| 
                
              por
              Fernando Penteriche 
              
              Ser colunista da Nova Geração
              e não escrever um artigo sobre os Borgs é algo difícil. Eu
              havia prometido a mim mesmo que não faria um artigo tão óbvio,
              mas acabei não resistindo. O verdadeiro culpado de tudo é o
              Locutus, um bonequinho do alter-ego de Picard que fica sobre meu
              CPU e está sempre me observando, parecendo dizer: escreva sobre
              mim... resistir é inútil... 
               
              Então, para alegria do Locutus e por desencargo de consciência,
              fiz o que prometi não fazer. 
               
              Antes de começar, um pouco de nostalgia. Apesar de ser fã de Jornada
              nas Estrelas desde os 12 anos (1988), até o ano de 1992 eu
              nem sabia da existência de Borgs. O problema é que naquela época,
              sem Internet e sem grana para comprar revistas importadas como
              Starlog e Cinefantastique (escassas em São Paulo naquele tempo),
              ficava difícil saber o que estava rolando com a Nova Geração
              nos EUA, pois o que tínhamos de mais recente desta série na TV
              era o primeiro ano (um fato que perdurou até 1997). Mesmo notícias
              sobre os filmes de cinema V e VI não eram encontradas tão
              facilmente. E clubes como Jetcom e Frota Estelar Brasil ainda não
              me haviam sido apresentados.

******

*Ações necessárias*:
**A)** Devolva sem nenhuma alteração a parte da coluna que se abre com as palavras que contêm "Antes de começar, um" e se fecha com "haviam sido apresentados.".
**B)** Para cada afirmação, responda sim ou não conforme ela concorde com a coluna, e cite literalmente as palavras da coluna que decidem. (i) O autor é fã de Jornada nas Estrelas desde os 12 anos. (ii) O boneco do Locutus fica sobre a mesa do autor. (iii) O autor já conhecia o clube Frota Estelar Brasil antes de 1992.
Os dados que vêm depois formam um material separado da coluna.

******

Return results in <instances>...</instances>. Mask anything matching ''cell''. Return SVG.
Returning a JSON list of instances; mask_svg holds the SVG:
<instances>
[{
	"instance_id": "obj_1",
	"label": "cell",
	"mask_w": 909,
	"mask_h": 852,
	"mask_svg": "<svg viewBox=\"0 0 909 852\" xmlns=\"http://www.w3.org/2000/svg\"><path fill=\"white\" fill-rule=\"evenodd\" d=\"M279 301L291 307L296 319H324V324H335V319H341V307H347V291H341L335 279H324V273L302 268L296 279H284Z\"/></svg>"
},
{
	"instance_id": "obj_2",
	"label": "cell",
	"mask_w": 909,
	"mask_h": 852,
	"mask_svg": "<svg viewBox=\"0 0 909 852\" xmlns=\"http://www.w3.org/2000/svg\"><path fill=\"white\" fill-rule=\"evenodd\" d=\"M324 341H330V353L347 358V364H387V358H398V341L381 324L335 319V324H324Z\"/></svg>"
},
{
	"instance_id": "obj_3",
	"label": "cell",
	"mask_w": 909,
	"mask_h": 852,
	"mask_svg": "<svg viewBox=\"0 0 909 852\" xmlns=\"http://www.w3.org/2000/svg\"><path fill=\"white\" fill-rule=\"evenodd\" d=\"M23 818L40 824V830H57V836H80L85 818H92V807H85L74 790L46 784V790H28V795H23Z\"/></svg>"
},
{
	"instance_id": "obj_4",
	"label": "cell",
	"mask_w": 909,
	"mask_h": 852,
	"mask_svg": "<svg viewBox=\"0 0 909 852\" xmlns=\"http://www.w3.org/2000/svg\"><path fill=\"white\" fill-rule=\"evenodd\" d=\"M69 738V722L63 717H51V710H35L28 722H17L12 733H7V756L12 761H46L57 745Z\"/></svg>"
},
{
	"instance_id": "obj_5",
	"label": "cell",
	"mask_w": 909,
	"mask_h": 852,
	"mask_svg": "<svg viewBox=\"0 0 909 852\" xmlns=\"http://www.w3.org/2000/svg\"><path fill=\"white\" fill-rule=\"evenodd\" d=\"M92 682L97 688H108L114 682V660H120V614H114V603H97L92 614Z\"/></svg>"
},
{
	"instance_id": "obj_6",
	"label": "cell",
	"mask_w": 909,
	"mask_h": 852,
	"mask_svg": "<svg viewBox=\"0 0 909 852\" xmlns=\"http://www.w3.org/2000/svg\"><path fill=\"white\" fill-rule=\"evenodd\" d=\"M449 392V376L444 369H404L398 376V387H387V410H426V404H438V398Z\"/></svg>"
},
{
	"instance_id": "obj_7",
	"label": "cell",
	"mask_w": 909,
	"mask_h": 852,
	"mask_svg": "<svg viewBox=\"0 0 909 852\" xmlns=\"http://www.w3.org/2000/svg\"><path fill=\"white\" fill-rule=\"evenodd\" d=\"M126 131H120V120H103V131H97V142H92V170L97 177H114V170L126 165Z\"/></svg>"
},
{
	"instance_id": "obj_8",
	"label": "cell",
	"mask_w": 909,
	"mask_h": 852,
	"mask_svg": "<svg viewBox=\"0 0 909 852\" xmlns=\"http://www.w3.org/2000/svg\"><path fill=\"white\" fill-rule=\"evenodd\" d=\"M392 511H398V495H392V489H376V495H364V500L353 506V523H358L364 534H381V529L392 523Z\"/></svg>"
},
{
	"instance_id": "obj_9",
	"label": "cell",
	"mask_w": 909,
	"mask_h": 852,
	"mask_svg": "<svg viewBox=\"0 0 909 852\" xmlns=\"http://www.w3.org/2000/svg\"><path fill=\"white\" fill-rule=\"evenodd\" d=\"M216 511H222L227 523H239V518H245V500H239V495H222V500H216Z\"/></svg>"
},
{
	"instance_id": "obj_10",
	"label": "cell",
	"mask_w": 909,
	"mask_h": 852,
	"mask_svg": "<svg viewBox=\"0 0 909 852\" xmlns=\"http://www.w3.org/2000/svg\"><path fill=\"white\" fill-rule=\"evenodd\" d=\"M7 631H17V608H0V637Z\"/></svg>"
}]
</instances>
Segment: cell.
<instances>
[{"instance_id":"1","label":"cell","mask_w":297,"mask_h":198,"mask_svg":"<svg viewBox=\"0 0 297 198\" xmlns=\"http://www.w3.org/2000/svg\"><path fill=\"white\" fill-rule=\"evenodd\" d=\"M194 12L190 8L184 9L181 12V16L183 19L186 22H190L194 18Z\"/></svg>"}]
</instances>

******

*Respostas corretas*:
**A)**
Antes de começar, um pouco de nostalgia. Apesar de ser fã de Jornada
              nas Estrelas desde os 12 anos (1988), até o ano de 1992 eu
              nem sabia da existência de Borgs. O problema é que naquela época,
              sem Internet e sem grana para comprar revistas importadas como
              Starlog e Cinefantastique (escassas em São Paulo naquele tempo),
              ficava difícil saber o que estava rolando com a Nova Geração
              nos EUA, pois o que tínhamos de mais recente desta série na TV
              era o primeiro ano (um fato que perdurou até 1997). Mesmo notícias
              sobre os filmes de cinema V e VI não eram encontradas tão
              facilmente. E clubes como Jetcom e Frota Estelar Brasil ainda não
              me haviam sido apresentados.

**B)**
(i) Sim: "Apesar de ser fã de Jornada nas Estrelas desde os 12 anos (1988)".
(ii) Não: "fica sobre meu CPU".
(iii) Não: "E clubes como Jetcom e Frota Estelar Brasil ainda não me haviam sido apresentados."